#### WHAT YOU ARE ASKED TO DO
Rewrite the data below, replacing every instance of "snow patch" with "ice patch" and leaving everything else unchanged.

-- START OF INFORMATION SHOWN --

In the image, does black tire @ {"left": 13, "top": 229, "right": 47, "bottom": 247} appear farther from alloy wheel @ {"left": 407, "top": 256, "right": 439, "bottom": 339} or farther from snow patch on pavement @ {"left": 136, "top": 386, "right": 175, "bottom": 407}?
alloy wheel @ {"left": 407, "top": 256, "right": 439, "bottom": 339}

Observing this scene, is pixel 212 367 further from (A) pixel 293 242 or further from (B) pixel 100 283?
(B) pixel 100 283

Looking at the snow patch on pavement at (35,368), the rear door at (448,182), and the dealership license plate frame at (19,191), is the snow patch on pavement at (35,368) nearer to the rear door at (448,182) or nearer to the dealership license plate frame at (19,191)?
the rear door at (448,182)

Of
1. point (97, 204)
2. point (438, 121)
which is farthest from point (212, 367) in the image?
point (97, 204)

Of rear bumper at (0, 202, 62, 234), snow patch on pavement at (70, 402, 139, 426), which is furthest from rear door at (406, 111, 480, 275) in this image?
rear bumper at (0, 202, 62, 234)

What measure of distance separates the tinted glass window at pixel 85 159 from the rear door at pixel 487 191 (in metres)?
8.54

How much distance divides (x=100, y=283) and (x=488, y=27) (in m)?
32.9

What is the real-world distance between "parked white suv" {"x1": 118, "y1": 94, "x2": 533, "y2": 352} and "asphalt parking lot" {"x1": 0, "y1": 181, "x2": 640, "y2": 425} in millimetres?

-- END OF INFORMATION SHOWN --

#### TASK RESPONSE
In the image, does black tire @ {"left": 13, "top": 229, "right": 47, "bottom": 247} appear farther from alloy wheel @ {"left": 407, "top": 256, "right": 439, "bottom": 339} or farther from ice patch on pavement @ {"left": 136, "top": 386, "right": 175, "bottom": 407}?
alloy wheel @ {"left": 407, "top": 256, "right": 439, "bottom": 339}

Observing this scene, is pixel 212 367 further from (A) pixel 293 242 or further from (B) pixel 100 283?
(B) pixel 100 283

Looking at the ice patch on pavement at (35,368), the rear door at (448,182), and the dealership license plate frame at (19,191), is the ice patch on pavement at (35,368) nearer to the rear door at (448,182) or nearer to the dealership license plate frame at (19,191)?
the rear door at (448,182)

Of
1. point (97, 204)
2. point (438, 121)
which is farthest from point (212, 367) in the image?
point (97, 204)

Of rear bumper at (0, 202, 62, 234), ice patch on pavement at (70, 402, 139, 426), which is furthest from rear door at (406, 111, 480, 275) in this image?
rear bumper at (0, 202, 62, 234)

What measure of distance separates the tinted glass window at pixel 85 159 from the rear door at pixel 487 191 (in metres)?
8.54

How much distance divides (x=100, y=283) and (x=488, y=27) (in m)?
32.9

What is the real-world distance between "parked white suv" {"x1": 118, "y1": 94, "x2": 533, "y2": 352} and "asphalt parking lot" {"x1": 0, "y1": 181, "x2": 640, "y2": 425} in millimetres?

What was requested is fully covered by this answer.